As a consequence, randomized clinical trials have informed clinical practice about the monotherapeutic treatment of nonsuicidal patients with minimal comorbid illnesses. Taken as a whole, these criteria very likely increase the drug-placebo differences. Yet, randomized clinical trial results do not apply to a substantial proportion of individuals who suffer from depressive disorders (9, 10). In contrast, effectiveness studies are designed to evaluate treatments among a more inclusive group of patients in settings more similar to those seen in clinical practice. Effectiveness studies are far less common than randomized clinical trials in medicine in general and in psychiatry in particular.

An observational study of affective disorders can be used to examine the association between treatments as administered in the community and a range of psychopathology among a heterogeneous group of subjects. Yet by design, such a study observes but does not manipulate the treatment received by subjects. As a consequence, the causal path between treatment and level of psychopathology is often ambiguous. For example, some subjects are asymptomatic because they receive treatment, whereas others receive treatment because their symptoms are exacerbated. Without experimental control over treatment decisions, the direction of the causality is not clear. Thus, observational evaluations of treatment effectiveness are less useful for treatment evaluation than randomized clinical trials because of the confounding variable of recent symptoms, which are related to both the intervention and the outcome.

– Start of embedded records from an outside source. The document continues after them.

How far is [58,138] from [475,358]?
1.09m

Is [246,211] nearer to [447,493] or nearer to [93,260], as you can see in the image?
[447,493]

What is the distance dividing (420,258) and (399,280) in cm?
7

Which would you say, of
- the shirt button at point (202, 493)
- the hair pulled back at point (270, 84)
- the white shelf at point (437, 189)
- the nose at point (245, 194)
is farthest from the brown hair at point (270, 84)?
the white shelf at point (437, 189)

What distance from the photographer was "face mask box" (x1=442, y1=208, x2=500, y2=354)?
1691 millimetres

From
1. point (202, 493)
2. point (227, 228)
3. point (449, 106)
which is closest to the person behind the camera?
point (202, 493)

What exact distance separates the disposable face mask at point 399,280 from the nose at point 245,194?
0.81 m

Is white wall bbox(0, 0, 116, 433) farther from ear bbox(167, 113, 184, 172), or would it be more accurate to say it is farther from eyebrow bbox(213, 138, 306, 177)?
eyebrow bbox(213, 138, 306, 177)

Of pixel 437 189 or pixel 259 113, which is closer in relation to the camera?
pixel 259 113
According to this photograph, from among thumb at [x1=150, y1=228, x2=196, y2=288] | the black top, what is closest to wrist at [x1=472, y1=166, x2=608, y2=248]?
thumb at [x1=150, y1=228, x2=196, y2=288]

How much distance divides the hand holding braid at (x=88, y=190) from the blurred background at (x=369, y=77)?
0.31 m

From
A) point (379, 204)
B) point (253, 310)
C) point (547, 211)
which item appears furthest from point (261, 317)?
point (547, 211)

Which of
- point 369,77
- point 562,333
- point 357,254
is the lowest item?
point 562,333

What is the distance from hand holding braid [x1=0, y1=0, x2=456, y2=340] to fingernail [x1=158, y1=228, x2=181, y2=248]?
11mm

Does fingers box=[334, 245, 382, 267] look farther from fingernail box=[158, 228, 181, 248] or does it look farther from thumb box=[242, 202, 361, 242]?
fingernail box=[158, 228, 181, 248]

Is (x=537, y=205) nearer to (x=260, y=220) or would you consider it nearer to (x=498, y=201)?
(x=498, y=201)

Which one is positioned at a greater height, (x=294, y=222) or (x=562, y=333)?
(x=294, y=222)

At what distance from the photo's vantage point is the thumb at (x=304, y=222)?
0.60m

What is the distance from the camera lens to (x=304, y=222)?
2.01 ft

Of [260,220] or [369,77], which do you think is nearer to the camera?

Cochran (11) proposed the method of subclassification, an approach that can be applied to reduce bias in estimates of treatment effectiveness. The fundamental premise of this approach is that analyses that are stratified by a confounding variable remove the influence of that variable. That is, separate analyses of subjects with and without the characteristic of interest hold constant what otherwise confounds the relation between the intervention and the outcome. The simplicity of stratification is appealing. However, the mechanism that drives individuals to seek treatment probably consists of more than one variable (e.g., health insurance, treatment history, and comorbidity). Analyses that require multiple strata to account for numerous confounding variables are unwieldy and difficult to interpret.

The propensity adjustment (12–15) is a univariate alternative to multivariable stratification in that a linear combination of variables related to the likelihood of treatment seeking comprise a propensity score. In the context of antidepressant treatment effectiveness, the propensity model can examine clinical and demographic predictors of receiving treatment. The multifaceted treatment-seeking mechanism is then incorporated by stratifying effectiveness analyses by the propensity score. That is, separate effectiveness analyses are conducted for subjects who are least likely to seek treatment (i.e., those with low propensity scores), those somewhat more likely (i.e., those with moderate propensity scores), and those most likely to seek treatment (i.e., those with high propensity scores). Although the propensity adjustment reduces the bias in the estimates of treatment effectiveness associated with variables in the propensity model, unmeasured or hidden sources of bias remain (16, 17). In contrast, with randomization, both observed and hidden sources of bias tend to be removed from estimates of efficacy.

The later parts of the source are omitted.